▸ STATED EXERCISE
Retype the line in which "Of these two, ocean" appears, then every line after it until the records end. Leave out the pictures.

**** SUPPLIED MATERIAL ****

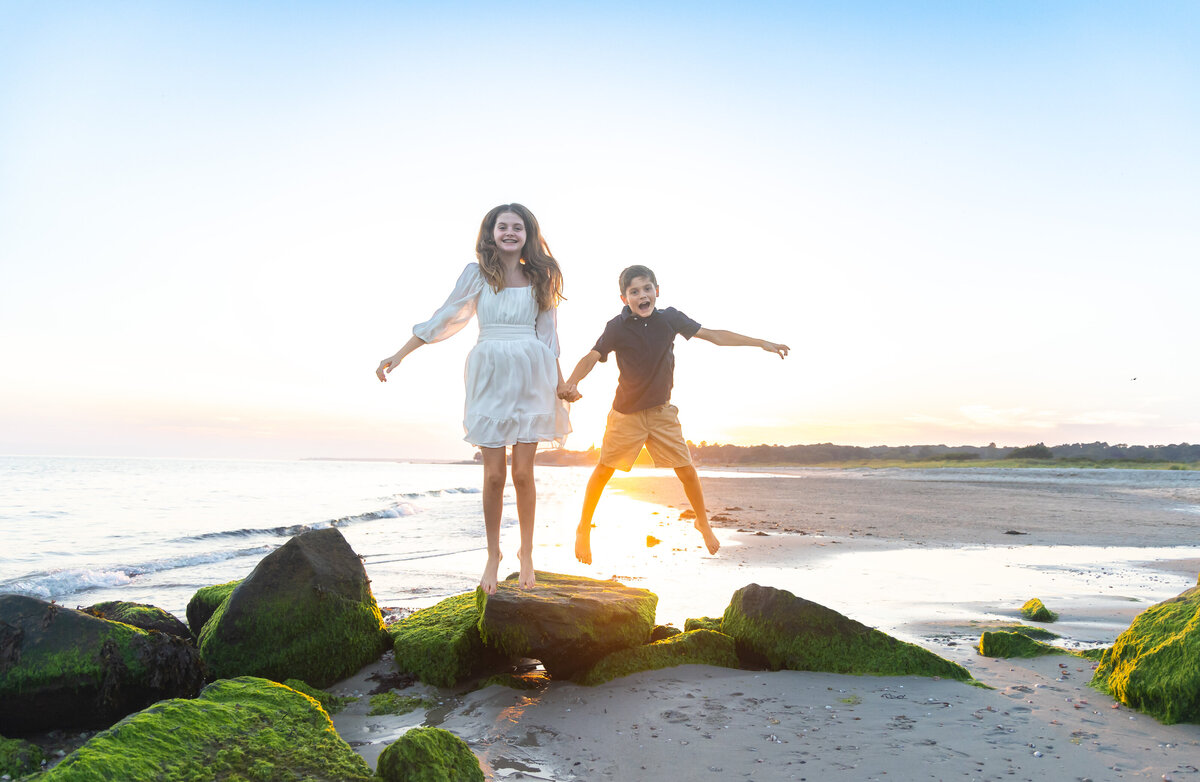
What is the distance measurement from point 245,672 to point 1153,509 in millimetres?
24905

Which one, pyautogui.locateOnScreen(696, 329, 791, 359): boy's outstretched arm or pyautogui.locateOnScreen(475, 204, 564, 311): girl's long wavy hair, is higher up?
pyautogui.locateOnScreen(475, 204, 564, 311): girl's long wavy hair

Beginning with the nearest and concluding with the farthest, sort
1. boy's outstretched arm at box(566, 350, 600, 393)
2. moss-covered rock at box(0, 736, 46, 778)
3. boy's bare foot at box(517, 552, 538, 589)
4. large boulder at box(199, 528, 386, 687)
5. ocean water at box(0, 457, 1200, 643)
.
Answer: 1. moss-covered rock at box(0, 736, 46, 778)
2. large boulder at box(199, 528, 386, 687)
3. boy's bare foot at box(517, 552, 538, 589)
4. boy's outstretched arm at box(566, 350, 600, 393)
5. ocean water at box(0, 457, 1200, 643)

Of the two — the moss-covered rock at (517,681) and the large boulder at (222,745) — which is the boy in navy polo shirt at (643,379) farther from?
the large boulder at (222,745)

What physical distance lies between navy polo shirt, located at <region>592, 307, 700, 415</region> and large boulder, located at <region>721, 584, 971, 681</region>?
2.10 meters

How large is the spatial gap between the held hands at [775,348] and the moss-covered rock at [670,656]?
2.72 m

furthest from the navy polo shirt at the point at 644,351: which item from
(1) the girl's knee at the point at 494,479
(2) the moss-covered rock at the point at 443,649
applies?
(2) the moss-covered rock at the point at 443,649

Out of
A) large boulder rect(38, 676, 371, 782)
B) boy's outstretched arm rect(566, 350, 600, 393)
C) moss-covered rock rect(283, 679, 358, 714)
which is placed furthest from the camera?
boy's outstretched arm rect(566, 350, 600, 393)

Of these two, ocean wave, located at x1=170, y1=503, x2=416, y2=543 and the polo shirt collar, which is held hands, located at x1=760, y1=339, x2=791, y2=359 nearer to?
the polo shirt collar

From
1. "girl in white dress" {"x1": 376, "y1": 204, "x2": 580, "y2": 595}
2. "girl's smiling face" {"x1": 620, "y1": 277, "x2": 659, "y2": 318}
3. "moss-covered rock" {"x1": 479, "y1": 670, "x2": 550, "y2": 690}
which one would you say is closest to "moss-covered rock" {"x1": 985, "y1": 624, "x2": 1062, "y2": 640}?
"moss-covered rock" {"x1": 479, "y1": 670, "x2": 550, "y2": 690}

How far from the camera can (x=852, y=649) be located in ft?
17.1

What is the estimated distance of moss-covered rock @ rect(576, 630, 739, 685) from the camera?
5.14 m

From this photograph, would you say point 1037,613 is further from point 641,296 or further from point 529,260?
point 529,260

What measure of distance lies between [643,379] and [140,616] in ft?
14.9

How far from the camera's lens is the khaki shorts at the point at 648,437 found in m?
6.98
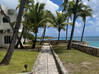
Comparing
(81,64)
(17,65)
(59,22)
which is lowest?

****

▸ EXERCISE RESULT
Of these two, ocean wave, located at x1=170, y1=503, x2=416, y2=543 and the polo shirt collar, which is held hands, located at x1=760, y1=339, x2=791, y2=359 nearer to?
the polo shirt collar

From
1. "girl in white dress" {"x1": 376, "y1": 204, "x2": 580, "y2": 595}
2. "girl's smiling face" {"x1": 620, "y1": 277, "x2": 659, "y2": 318}
3. "moss-covered rock" {"x1": 479, "y1": 670, "x2": 550, "y2": 690}
which one would you say is closest to "moss-covered rock" {"x1": 985, "y1": 624, "x2": 1062, "y2": 640}?
"moss-covered rock" {"x1": 479, "y1": 670, "x2": 550, "y2": 690}

How far from the camera can (x=852, y=649) be located in ft?
17.1

What is the estimated distance of moss-covered rock @ rect(576, 630, 739, 685) from the camera?
5.14 m

From this photograph, would you say point 1037,613 is further from point 641,296 or further from point 529,260?
point 529,260

What measure of distance lies between [643,379] and [140,616] in ft?
14.9

How far from the camera's lens is the khaki shorts at the point at 648,437 found in m?
6.98
Comparing
(81,64)
(17,65)
(59,22)
which is lowest?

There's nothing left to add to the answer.